Directions: Would you return the entries below exactly from the line containing "kingdom: Animalia" onward, ending with the final line and including it, and nothing else?

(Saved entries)

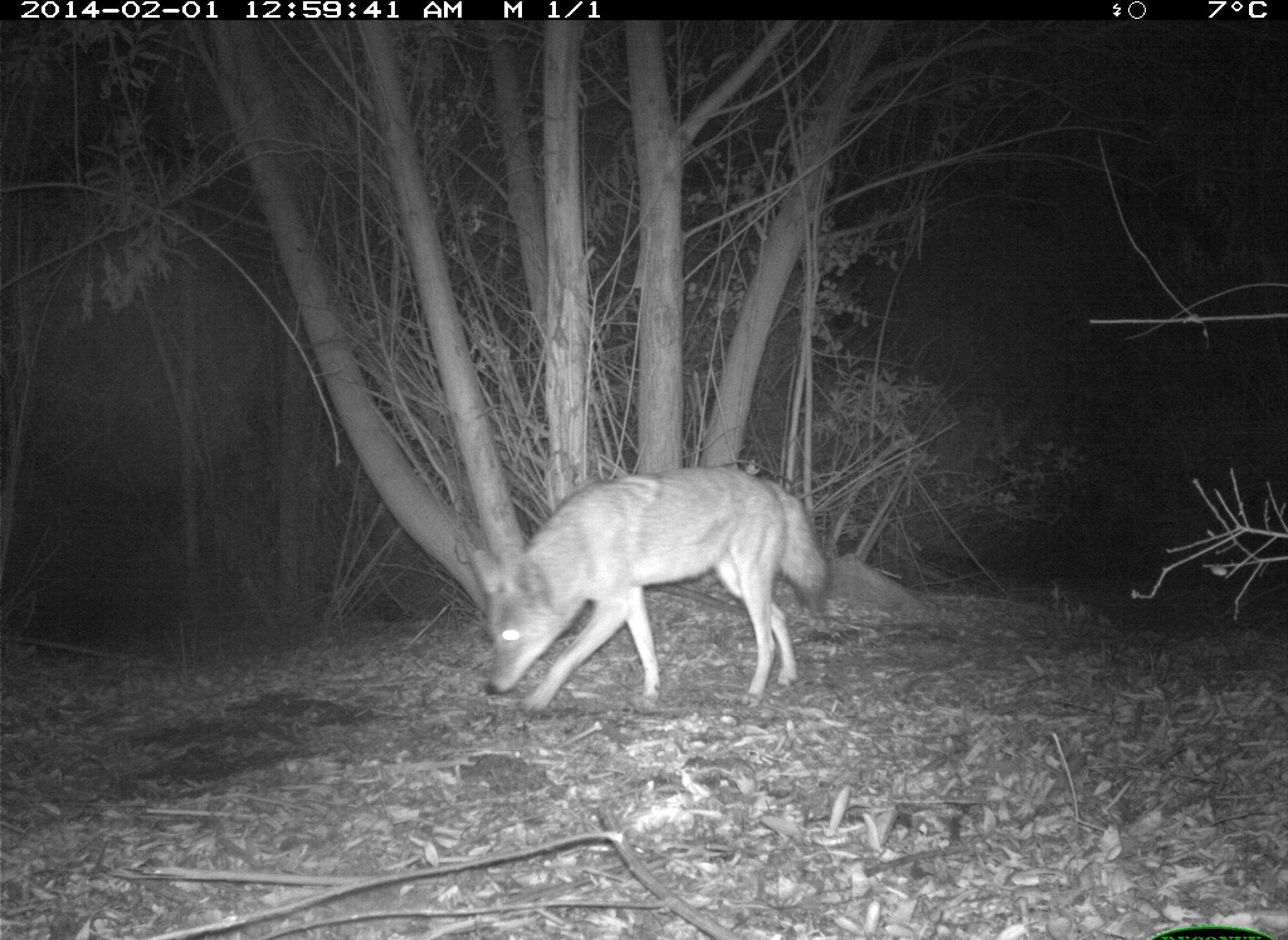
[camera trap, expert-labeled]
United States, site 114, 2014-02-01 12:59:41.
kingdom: Animalia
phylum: Chordata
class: Mammalia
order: Carnivora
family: Canidae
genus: Canis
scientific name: Canis latrans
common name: coyote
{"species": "coyote (Canis latrans)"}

Task output:
kingdom: Animalia
phylum: Chordata
class: Mammalia
order: Carnivora
family: Canidae
genus: Canis
scientific name: Canis latrans
common name: coyote
{"species": "coyote (Canis latrans)"}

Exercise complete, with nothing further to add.